Das Vorhandensein des frühesten nachweisbaren Stadiums des Abgrenzungsmembransystems ist ebenfalls ein Schlüsselkriterium dieses Stadiums. Im Stadium II beginnt die Granulatbildung und die Entwicklung des Demarkationsmembransystems wird eingeleitet. Megakaryozyten im Stadium III sind Riesenzellen mit gut entwickelten Abgrenzungsmembransystemen, klar definierten zytoplasmatischen Territorien und peripheren Zonen ohne Organellen und exzentrisch angeordneten Kernen.
Das Pyrenozytenstadium der Megakaryozytenreifung ist durch einen nackten Kern gekennzeichnet. Wie dargestellt, werden Megakaryozyten häufig in Kontakt mit Endothelzellen beobachtet. Gelegentlich bilden die Megakaryozyten kurze invasive Vorsprünge, die in das Endothel eindringen, oder sie erstrecken sich in das sinusförmige Lumen.
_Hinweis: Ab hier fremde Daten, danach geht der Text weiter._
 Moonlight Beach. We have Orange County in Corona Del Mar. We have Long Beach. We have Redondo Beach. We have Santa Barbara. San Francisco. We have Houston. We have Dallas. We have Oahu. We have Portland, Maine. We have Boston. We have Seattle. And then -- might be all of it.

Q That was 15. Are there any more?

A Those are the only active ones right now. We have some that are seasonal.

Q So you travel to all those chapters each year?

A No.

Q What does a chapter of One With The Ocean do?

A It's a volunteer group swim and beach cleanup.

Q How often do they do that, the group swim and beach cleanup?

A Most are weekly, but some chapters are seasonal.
TEM ermöglicht auch die Visualisierung ultrastruktureller Details sowie das Vorhandensein hämatopoetischer Zellen, die von den Megakaryozyten verschlungen wurden. Die Knochenmarkspülung muss sorgfältig und unmittelbar nach der Knochendissektion durchgeführt werden. Um die Integrität des Gewebes zu maximieren, wird das Mark vor der Austrocknung mit einem Agargel umgeben.
Nach diesem Verfahren können die Knochenmarkblöcke mit unterschiedlichen Vergrößerungen abgebildet oder für andere 3D-elektronenmikroskopische Analysen, wie z.B. die fokussierte Ionenstrahl-Rasterelektronenmikroskopie, verwendet werden.